The Town of Hanover has identified Downtown Revitalization as a strategic priority and works closely with the Downtown Improvement Association and the Chamber of Commerce to maintain and grow the vibrancy of our downtown, the social and economic centre of our community.
The Downtown Revitalization Committee, comprised of residents and downtown business owners, was appointed in the fall of 2011 and given the task to guide the revitalization planning process on behalf of Hanover Council. The process included contracting planning expertise specific to small town redevelopment. The Planning Partnership of Toronto was contracted and the Committee was excited to have worked with a firm with such a depth of experience working with rural Ontario downtown revitalization projects. The team of consultants includes; land use planner, landscape architect, transportation and traffic consultant, and marketing strategy consultant.
Today, the Downtown Revitalization Implementation Committee (DTRIC) works to implement the recommendation of the Downtown Community Improvement Plan.
The fourth and final scheduled intake of the Façade Incentive Program (FIP) has now been completed. DTRIC once again carefully considered the applications received for the fourth intake of the Façade Incentive Program in addition to proposing a continuation of the program that will see a new public art component included.

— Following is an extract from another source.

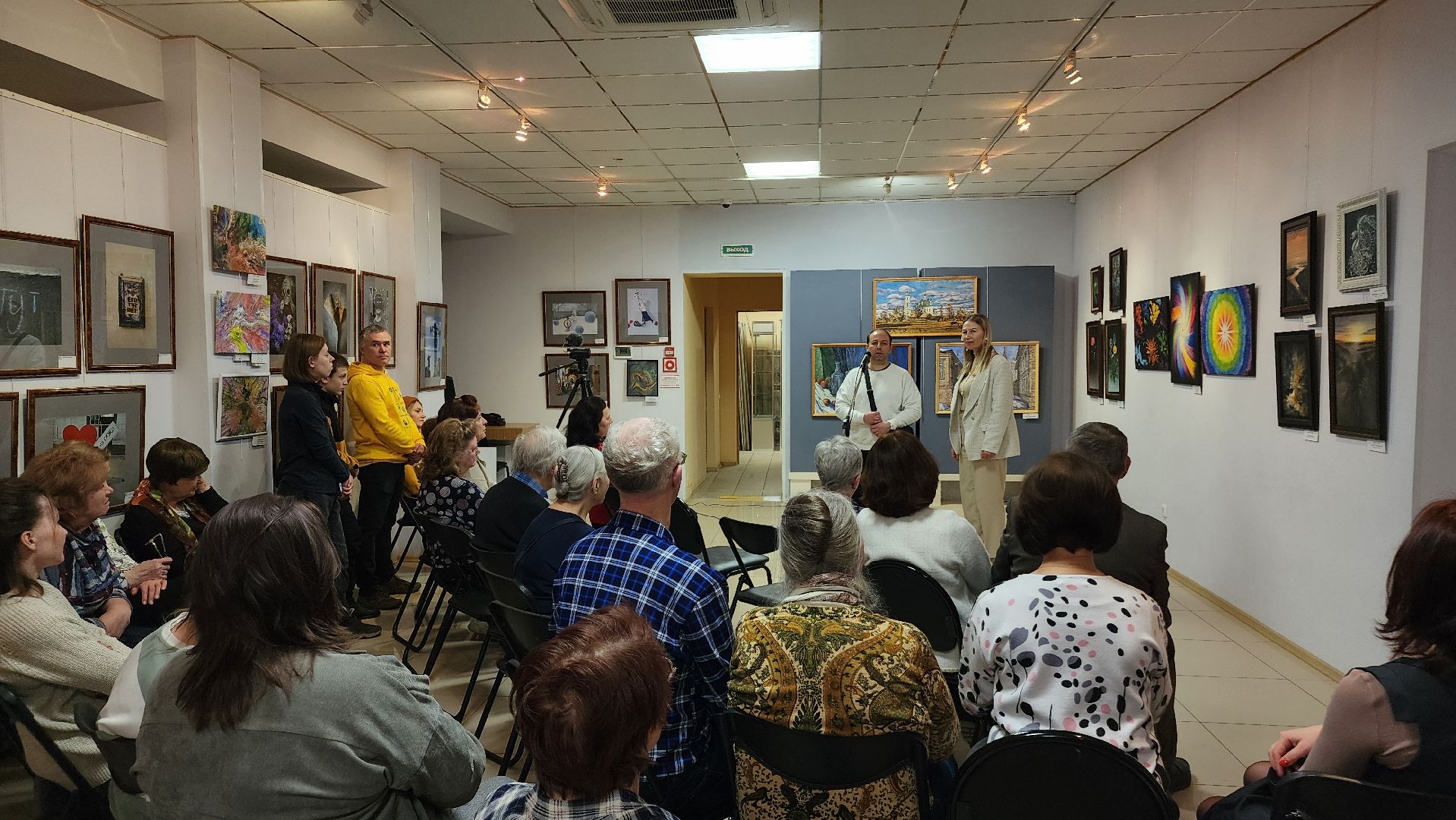 ступино, культура, искусство,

Like all past improvements, the projects from the fourth intake are diverse, creative, and located throughout downtown Hanover. Launched in 2014, the FIP has had a total investment of $215,389 from the Town of Hanover resulting in $755,022 in improvements to downtown properties. Through all four intakes, a 3:1 private to public investment has been made with a majority of the money being retained in the community.
DTRIC wishes to continue to implement the recommendations of the Downtown Community Improvement Plan and recognize the significant economic benefits of the FIP by extending the program for a fifth intake that will incorporate and promote a new element, public art.
Public Art is an important element of façade composition that is often overlooked. Banners and murals are the most common examples of public art incorporated into facades. Other potential improvements include accessibility, awnings, signage, shutters, lighting, building material, seasonal adornment and sidewalk retailing.
DTRIC will kick-off and support this new inclusion by undergoing their own public art mural project by updating the large mural that faces Heritage Square in 2018.